A full hierarchical Bayesian model like this is intuitive, yet powerful in that the posterior estimates and their uncertainties are robust and reflective of prior information on the challenge participants.

the distributions

After running three separate sets of MCMC simulations, one set of $50000$ simulations per subject, I get the posterior predictive distribution of the average number of steps for A that looks like this:

Posterior Distribution of Mean for A

The average number of steps for A has the 95% highest posterior density interval between 31K and 117K steps. Since the resulting posterior distribution is skewed, it's better to use the mode which is 52.7K to describe the central tendency of the average number of steps instead of the mean. The posterior predictive distribution of the standard deviation of steps for A:

Posterior Distribution of Sd for A

The 95% credibility interval for the standard deviation of steps is quite large which is plausible since I don't have much data at hand to be very certain about my estimates of the average number of steps for A. This is also the result of using the uninformative prior for $\omega$, representing the subject-level standard deviation of steps, where the prior seems to dominate the likelihood due to high uncertainty from the lack of data itself. Similarly, these are the results for B and C:

Posterior Distribution of Mean for B Posterior Distribution of Sd for B

The mode of the average number of steps for B is about 37.4K with the standard deviation ranging from 4K to 95K which also signifies a large uncertainty in our estimates of the average steps. The mode for C is 28.5K which is way below 37.4K steps for B, but its uncertainty is huge as well.

Posterior Distribution of Mean for C Posterior Distribution of Sd for C

Next I'm going to use these posterior distributions of the mean number of steps for A, B, and C to calculate the probability of placing first, second, and last for each participant in the challenge next week.

the predictions

The MCMC simulations for the three participants return $50000$ sample steps from their respective posterior predictive distributions. Using those $50000$ sample steps for each subject, I can order three participants in decreasing order, creating the columns first, second, and last:

Observation	A	B	C	First	Second	Last
1	50237	34798	25127	A	B	C
2	53579	44662	40684	A	B	C
3	48365	37662	42237	A	C	B
4	48806	41669	57515	C	A	B
5	39237	31379	48063	C	A	B
...	...	...	...	...	...	...

Now I can calculate how many times out of $50000$ sample observations did A, B, and C win first, second, and last place. The table below writes the probability of each place for every subject:

Participant ID	P(First)	P(Second)	P(Last)
A	0.5328	0.3606	0.1066
B	0.2591	0.4195	0.3214
C	0.2081	0.2199	0.5720

Therefore, A has 53% chance of winning next week, while B has approximately 26% chance of achieving the first place and C only 21% chance. These estimates are very different from the common frequentist estimates of $2/3$, or 67%, naively calculated from A's past 2 wins out of 3 total. Also if the steps in each week is independent of that in the other weeks, like a coin toss, then the probability of winning for A, B, and C is all equivalent to $1/3$, or 33%.

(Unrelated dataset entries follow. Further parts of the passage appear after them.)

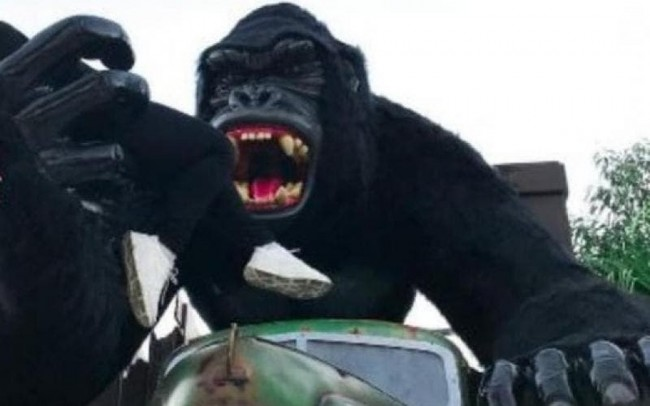 Estátua de gorila de onde o menino caiu no sábado, em foto não datada (CRÉDITO: REPRODUÇÃO/NSC)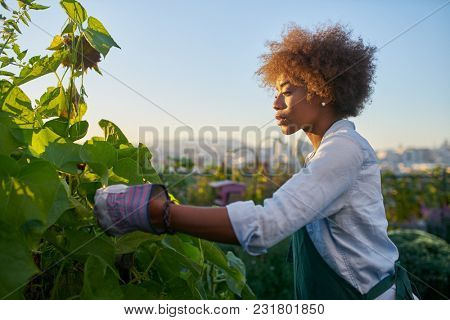 african american woman tending to crops in communal urban garden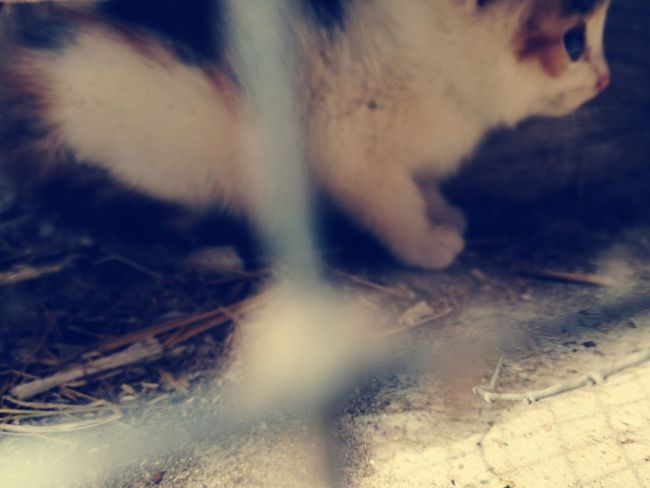 Abstract Close-up Outdoors May Sunny Day Picoftheday 2017 Nature Day No People Feline Animal Themes Domestic Animals Pets Domestic Cat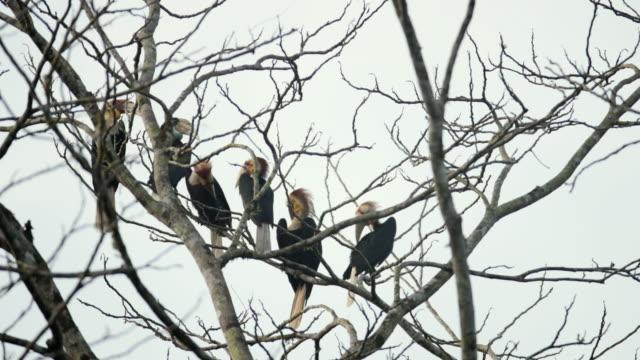 hornbill vogel: eine herde von plain pouched hornbill (rhyticeros subruficollis) - bare tree stock-videos und b-roll-filmmaterial
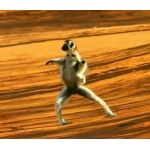 Dancing Sifaka. Photo by Adam Riley. All rights reserved.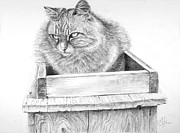 Animals Drawings Acrylic Prints - Cat on a Box Acrylic Print by Arthur Fix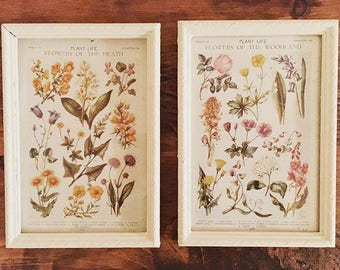 A Pair of Framed Vintage Botanical Colour Plates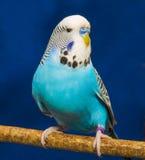 Blå krabb papegoja Royaltyfri Bild
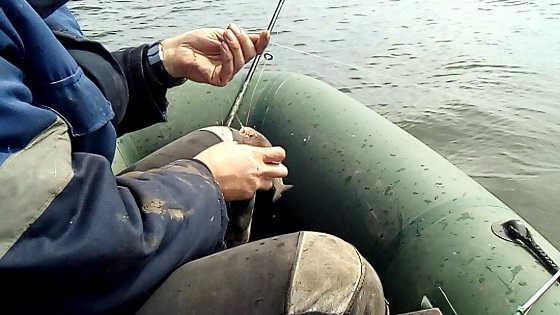 Ловля Астраханской воблы видео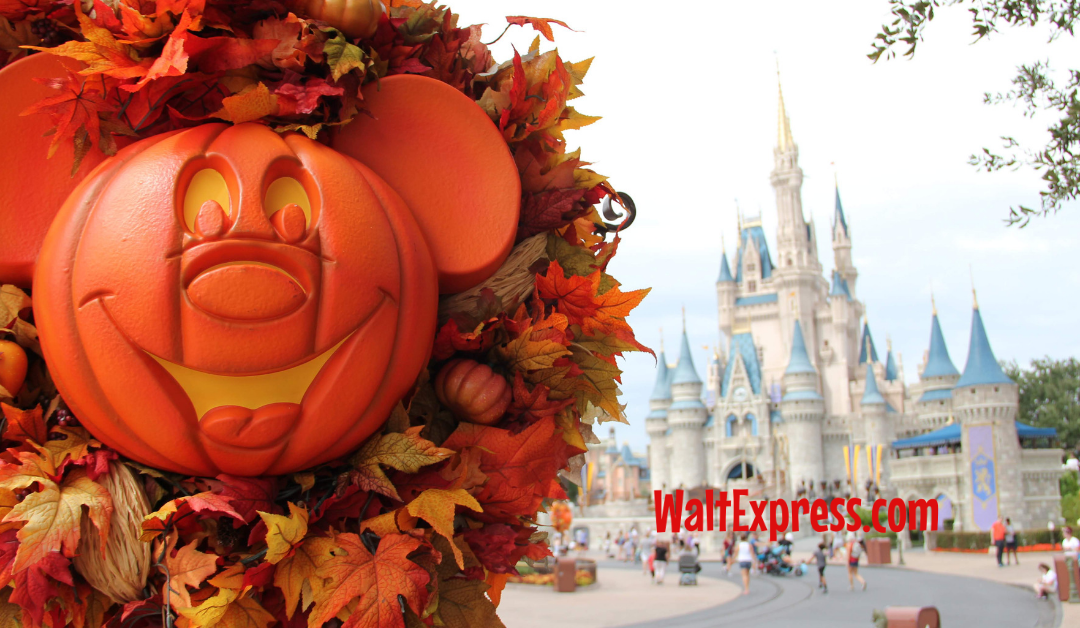 Guide To Disney World's 2019 Mickey's Not So Scary Halloween Party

When I actually ran the analysis, I also computed how much money A, B, and C are going to lose by the end of 3 months using a Monte Carlo simulation from the triangular distribution. I won't discuss the details here, but the results were that A is likely to lose about $71, B $79, and C $134. Interesting!

I've formulated a hierarchical Bayesian model in JAGS in R to predict the probability of winning for A, B, and C which is more realistic, intuitive, and robust than the usual naive frequentist approach. Hope this was a fun read for you! Let me know if you have any questions or suggestions.